> **Given problem**
Extract the lines of the material below verbatim, beginning with the line containing "In this image, of" and continuing through the line containing "3391 inches", both included.

--- Begin Data ---

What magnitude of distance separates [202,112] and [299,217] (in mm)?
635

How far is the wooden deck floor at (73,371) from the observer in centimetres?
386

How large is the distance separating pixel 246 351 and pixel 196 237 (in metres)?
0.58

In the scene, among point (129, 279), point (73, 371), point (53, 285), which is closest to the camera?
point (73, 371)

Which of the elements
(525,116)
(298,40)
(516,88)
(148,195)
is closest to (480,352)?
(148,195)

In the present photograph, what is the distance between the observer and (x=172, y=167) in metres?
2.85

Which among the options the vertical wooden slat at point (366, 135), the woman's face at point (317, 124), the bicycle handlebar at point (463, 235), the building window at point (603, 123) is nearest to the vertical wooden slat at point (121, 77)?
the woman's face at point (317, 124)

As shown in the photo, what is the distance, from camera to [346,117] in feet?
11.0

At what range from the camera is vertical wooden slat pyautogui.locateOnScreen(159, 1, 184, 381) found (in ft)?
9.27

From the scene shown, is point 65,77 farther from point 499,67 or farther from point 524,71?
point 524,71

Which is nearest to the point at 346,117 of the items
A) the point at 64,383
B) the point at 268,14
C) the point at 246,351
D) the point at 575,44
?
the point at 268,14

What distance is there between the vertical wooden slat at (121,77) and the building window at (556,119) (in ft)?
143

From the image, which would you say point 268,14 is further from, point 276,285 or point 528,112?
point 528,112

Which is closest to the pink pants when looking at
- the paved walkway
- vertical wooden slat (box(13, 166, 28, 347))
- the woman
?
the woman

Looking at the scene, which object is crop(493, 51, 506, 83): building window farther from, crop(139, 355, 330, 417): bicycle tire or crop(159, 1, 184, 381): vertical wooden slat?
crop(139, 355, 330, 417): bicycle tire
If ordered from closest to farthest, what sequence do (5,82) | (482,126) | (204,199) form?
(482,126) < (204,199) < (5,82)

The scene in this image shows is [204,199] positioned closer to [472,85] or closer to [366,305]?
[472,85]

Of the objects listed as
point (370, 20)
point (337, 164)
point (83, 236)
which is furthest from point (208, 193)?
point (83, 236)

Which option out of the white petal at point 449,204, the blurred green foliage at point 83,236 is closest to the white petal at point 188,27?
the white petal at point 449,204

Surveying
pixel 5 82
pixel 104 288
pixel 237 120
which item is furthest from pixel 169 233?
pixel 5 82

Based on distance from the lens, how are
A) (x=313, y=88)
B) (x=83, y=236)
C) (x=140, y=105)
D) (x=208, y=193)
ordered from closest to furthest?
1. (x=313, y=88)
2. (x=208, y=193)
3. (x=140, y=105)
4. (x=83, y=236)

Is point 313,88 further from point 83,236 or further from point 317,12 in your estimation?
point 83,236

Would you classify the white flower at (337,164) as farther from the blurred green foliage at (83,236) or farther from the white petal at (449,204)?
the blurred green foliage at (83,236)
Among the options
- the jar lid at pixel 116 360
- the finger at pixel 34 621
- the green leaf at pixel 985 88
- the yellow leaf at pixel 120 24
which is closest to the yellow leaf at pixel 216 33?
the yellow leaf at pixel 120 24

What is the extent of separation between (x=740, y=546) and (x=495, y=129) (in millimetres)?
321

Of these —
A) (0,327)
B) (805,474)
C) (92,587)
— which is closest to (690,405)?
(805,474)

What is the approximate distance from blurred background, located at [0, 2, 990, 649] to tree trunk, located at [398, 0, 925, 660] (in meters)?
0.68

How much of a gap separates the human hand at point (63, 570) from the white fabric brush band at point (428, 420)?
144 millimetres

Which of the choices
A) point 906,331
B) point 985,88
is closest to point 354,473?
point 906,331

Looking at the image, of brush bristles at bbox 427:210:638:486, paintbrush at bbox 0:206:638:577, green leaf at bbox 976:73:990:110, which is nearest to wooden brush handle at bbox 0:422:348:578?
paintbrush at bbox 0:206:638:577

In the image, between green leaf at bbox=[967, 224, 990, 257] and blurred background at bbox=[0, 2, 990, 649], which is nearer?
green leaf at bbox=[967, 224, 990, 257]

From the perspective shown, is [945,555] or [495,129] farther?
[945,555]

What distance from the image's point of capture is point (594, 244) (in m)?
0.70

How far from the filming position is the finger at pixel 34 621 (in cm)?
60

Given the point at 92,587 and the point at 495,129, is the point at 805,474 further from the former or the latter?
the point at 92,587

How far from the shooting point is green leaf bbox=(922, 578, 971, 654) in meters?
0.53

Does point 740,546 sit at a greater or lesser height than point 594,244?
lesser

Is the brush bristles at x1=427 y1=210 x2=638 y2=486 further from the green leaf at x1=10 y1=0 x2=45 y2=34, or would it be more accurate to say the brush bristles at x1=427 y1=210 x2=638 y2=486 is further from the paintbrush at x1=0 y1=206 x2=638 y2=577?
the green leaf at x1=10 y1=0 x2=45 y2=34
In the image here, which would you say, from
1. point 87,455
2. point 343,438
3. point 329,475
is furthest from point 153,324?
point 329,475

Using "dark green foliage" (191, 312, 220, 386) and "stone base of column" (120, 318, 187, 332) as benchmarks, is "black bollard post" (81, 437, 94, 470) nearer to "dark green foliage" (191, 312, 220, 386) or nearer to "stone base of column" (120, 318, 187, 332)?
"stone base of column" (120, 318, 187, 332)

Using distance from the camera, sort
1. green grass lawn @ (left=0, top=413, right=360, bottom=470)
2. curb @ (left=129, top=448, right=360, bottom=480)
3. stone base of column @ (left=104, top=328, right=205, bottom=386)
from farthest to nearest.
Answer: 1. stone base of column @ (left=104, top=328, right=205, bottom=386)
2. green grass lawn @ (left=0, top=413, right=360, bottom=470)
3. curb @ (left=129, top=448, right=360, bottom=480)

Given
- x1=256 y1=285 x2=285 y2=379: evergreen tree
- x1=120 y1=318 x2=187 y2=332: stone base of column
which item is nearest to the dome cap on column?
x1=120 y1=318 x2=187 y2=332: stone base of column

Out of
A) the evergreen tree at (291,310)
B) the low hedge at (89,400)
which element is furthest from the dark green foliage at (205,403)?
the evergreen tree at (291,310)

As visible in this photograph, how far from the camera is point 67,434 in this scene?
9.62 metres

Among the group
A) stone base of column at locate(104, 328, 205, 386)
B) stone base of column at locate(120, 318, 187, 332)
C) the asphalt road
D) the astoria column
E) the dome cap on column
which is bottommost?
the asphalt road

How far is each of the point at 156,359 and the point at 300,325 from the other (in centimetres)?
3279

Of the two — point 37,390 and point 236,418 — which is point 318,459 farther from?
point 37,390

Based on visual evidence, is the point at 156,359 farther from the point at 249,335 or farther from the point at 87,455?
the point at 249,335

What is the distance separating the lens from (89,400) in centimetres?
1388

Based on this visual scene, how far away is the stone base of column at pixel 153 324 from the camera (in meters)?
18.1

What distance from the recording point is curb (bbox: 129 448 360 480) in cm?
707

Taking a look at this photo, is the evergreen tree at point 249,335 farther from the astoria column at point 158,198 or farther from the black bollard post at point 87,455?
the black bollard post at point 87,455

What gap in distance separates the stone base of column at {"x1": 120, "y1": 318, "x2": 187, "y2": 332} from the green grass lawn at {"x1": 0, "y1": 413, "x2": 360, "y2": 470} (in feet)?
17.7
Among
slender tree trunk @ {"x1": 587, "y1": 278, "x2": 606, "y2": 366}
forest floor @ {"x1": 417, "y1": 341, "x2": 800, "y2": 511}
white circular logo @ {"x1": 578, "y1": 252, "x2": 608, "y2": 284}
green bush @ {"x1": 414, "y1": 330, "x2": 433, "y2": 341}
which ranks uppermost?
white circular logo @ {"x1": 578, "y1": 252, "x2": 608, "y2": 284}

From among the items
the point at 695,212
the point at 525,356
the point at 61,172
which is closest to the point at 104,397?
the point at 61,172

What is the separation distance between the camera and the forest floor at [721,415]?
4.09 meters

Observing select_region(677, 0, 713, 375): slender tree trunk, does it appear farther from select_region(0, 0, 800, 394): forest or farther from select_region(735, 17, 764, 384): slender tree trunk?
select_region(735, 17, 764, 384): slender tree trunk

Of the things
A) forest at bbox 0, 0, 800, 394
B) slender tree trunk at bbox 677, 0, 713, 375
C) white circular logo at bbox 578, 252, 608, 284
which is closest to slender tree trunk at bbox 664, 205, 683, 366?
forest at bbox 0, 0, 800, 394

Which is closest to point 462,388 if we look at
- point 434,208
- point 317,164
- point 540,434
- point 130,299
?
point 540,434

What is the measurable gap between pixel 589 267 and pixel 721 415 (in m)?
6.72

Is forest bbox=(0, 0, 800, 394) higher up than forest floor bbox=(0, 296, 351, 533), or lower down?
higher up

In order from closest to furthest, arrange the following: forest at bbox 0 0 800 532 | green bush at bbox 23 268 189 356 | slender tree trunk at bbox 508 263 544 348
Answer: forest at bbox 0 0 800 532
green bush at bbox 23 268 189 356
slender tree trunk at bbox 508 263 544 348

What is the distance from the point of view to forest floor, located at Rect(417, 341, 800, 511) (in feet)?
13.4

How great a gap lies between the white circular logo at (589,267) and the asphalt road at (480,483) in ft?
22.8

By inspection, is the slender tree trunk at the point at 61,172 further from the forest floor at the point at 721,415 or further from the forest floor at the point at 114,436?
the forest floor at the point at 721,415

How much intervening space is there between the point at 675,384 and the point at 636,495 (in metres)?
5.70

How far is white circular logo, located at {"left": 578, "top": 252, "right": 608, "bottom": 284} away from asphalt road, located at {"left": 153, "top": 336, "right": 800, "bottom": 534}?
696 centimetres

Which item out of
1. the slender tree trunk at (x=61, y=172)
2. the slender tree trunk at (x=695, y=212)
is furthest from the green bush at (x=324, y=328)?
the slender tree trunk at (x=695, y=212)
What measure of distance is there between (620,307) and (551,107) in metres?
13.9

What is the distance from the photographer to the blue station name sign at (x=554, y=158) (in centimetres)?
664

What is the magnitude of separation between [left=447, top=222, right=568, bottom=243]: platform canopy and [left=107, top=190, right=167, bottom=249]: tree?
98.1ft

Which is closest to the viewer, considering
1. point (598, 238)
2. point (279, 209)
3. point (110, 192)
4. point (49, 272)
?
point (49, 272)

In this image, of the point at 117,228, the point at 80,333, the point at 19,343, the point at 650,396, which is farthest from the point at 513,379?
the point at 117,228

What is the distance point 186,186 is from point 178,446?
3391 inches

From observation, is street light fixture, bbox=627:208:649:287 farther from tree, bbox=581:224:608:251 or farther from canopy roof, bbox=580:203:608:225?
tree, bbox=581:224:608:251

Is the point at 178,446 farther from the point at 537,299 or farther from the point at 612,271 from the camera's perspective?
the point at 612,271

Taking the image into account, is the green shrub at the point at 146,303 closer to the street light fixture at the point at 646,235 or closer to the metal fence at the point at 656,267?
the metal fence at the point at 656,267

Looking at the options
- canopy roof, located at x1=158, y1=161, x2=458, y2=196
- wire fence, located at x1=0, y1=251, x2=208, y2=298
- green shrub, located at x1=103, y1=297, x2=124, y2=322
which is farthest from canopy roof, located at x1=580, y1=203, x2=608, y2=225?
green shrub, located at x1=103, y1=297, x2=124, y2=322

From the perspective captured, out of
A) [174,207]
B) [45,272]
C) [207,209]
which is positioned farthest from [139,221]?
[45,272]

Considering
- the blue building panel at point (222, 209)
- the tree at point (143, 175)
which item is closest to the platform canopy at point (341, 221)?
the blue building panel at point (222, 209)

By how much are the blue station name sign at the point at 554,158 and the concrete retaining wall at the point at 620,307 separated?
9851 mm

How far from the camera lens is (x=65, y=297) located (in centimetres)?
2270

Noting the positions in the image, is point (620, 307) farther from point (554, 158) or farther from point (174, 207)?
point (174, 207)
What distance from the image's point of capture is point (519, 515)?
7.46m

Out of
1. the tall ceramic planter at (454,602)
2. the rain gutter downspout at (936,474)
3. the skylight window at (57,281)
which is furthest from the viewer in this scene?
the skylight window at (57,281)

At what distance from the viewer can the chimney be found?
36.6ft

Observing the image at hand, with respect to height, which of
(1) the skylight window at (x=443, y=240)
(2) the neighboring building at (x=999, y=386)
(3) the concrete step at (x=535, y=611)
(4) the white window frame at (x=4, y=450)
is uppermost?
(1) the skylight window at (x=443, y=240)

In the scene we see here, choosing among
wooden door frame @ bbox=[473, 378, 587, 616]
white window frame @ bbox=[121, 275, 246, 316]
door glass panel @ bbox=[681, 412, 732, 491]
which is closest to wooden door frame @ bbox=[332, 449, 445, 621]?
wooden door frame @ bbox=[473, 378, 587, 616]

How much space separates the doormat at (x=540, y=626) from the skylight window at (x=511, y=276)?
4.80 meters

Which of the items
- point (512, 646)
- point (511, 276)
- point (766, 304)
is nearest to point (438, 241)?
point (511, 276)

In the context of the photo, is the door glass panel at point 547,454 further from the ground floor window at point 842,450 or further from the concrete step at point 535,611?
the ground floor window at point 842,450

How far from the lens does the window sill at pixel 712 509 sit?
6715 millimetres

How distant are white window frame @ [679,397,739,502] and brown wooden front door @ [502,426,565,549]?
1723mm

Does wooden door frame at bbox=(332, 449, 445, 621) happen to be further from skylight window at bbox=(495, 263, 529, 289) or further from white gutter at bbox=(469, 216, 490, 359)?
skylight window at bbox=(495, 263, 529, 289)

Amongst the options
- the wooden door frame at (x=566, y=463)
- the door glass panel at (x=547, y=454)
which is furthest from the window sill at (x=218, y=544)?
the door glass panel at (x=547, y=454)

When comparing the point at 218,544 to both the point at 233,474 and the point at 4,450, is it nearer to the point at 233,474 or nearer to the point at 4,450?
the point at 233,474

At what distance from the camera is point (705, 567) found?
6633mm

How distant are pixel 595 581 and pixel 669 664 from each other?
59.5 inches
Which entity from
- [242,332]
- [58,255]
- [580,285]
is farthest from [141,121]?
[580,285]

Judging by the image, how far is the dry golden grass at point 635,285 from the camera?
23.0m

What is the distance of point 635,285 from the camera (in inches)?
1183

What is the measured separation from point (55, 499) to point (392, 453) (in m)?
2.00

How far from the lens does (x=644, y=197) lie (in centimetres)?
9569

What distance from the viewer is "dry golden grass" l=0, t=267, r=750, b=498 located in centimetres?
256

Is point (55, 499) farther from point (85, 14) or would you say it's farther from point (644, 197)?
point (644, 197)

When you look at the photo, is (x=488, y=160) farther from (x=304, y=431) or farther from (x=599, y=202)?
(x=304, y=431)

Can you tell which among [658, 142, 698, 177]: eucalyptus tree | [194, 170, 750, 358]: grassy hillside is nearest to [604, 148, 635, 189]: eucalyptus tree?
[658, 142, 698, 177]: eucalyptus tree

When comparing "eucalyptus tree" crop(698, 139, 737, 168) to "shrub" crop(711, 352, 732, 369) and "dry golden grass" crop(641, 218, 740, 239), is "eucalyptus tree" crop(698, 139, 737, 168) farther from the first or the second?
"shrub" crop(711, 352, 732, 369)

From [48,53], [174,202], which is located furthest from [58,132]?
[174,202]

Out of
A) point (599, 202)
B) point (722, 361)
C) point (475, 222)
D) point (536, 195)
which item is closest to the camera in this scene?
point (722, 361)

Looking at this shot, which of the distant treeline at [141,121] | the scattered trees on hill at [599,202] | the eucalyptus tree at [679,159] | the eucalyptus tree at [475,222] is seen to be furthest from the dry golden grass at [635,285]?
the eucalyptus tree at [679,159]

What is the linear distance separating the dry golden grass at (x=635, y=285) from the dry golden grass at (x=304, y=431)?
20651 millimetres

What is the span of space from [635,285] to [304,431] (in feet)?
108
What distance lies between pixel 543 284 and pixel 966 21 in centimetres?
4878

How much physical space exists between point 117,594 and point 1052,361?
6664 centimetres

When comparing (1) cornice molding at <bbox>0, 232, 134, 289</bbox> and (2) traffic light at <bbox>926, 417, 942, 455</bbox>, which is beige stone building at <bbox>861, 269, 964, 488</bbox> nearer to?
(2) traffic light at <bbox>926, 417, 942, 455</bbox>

--- End Data ---

> **Written answer**
In this image, of the point at 117,228, the point at 80,333, the point at 19,343, the point at 650,396, which is farthest from the point at 513,379?
the point at 117,228

What is the distance point 186,186 is from point 178,446?
3391 inches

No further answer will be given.